[Consigna 1]: Traduce al inglés la siguiente oración del texto sobre la suspensión de la reforma laboral: «Entre los artículos suspendidos figuran los que modificaban condiciones de contratación, períodos de prueba, despidos, indemnizaciones, responsabilidades empresarias y derechos colectivos».
[Consigna 2]: Reproduce el fragmento del texto sobre la suspensión de la reforma laboral que comienza en "La medida cautelar" y termina en "la organización sindical.".

[Texto proporcionado]:

El Juzgado Nacional de Primera Instancia del Trabajo N.º 63 dictó una resolución que impacta de lleno en la reforma laboral impulsada por la gestión de Javier Milei. A pedido del Sindicato Jerárquico Minero (ASIJEMIN), la Justicia ordenó suspender la aplicación de más de 80 artículos de la Reforma Laboral N.º 27.802, al considerar que vulneran garantías fundamentales consagradas en el artículo 14 bis de la Constitución Nacional y en el Convenio N.º 87 de la Organización Internacional del Trabajo.
La medida cautelar alcanza directamente a los trabajadores jerárquicos mineros, profesionales y técnicos nucleados en ASIJEMIN, quienes habían advertido que las disposiciones cuestionadas implicaban una mayor flexibilización laboral con impacto en la estabilidad del empleo, los salarios y los derechos adquiridos. Entre los artículos suspendidos figuran los que modificaban condiciones de contratación, períodos de prueba, despidos, indemnizaciones, responsabilidades empresarias y derechos colectivos.
“Con esta decisión, la Justicia laboral garantiza la no aplicación de estos artículos, resguardando a los trabajadores frente a medidas que implican una pérdida de derechos”, señalaron desde la organización sindical.

[Datos de entrada]:
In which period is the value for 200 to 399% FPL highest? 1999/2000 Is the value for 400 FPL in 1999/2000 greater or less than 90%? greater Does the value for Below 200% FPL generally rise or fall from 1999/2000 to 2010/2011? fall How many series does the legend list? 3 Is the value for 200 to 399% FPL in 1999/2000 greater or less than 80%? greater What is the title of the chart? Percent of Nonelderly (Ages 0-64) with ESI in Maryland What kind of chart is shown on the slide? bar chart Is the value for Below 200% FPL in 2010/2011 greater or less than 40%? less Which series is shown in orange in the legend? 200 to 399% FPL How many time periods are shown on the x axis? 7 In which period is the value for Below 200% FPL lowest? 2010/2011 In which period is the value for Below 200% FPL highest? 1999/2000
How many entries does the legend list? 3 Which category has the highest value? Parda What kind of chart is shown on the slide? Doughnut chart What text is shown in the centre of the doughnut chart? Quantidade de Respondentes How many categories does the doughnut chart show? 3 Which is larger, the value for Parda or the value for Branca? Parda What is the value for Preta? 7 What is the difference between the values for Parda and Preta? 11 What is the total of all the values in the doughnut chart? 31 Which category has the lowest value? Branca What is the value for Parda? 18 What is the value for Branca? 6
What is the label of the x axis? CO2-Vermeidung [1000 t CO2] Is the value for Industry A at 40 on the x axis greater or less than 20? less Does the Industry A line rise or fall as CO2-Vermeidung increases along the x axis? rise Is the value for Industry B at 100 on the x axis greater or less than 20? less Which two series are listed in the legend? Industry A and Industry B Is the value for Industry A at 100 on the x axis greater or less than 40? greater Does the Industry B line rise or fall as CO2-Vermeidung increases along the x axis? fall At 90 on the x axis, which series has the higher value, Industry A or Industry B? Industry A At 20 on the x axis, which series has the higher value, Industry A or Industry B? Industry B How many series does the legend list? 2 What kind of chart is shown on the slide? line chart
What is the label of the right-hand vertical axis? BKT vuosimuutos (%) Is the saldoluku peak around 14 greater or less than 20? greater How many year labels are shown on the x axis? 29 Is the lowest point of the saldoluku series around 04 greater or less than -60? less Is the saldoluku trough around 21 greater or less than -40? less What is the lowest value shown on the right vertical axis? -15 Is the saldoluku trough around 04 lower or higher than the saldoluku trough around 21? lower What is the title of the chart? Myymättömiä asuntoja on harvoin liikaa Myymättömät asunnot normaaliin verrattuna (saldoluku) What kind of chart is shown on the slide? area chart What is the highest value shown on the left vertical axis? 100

[Tu respuesta 1]: Among the suspended articles are those that modified hiring conditions, probationary periods, dismissals, severance pay, employer liabilities, and collective rights.

[Tu respuesta 2]:
La medida cautelar alcanza directamente a los trabajadores jerárquicos mineros, profesionales y técnicos nucleados en ASIJEMIN, quienes habían advertido que las disposiciones cuestionadas implicaban una mayor flexibilización laboral con impacto en la estabilidad del empleo, los salarios y los derechos adquiridos. Entre los artículos suspendidos figuran los que modificaban condiciones de contratación, períodos de prueba, despidos, indemnizaciones, responsabilidades empresarias y derechos colectivos.
“Con esta decisión, la Justicia laboral garantiza la no aplicación de estos artículos, resguardando a los trabajadores frente a medidas que implican una pérdida de derechos”, señalaron desde la organización sindical.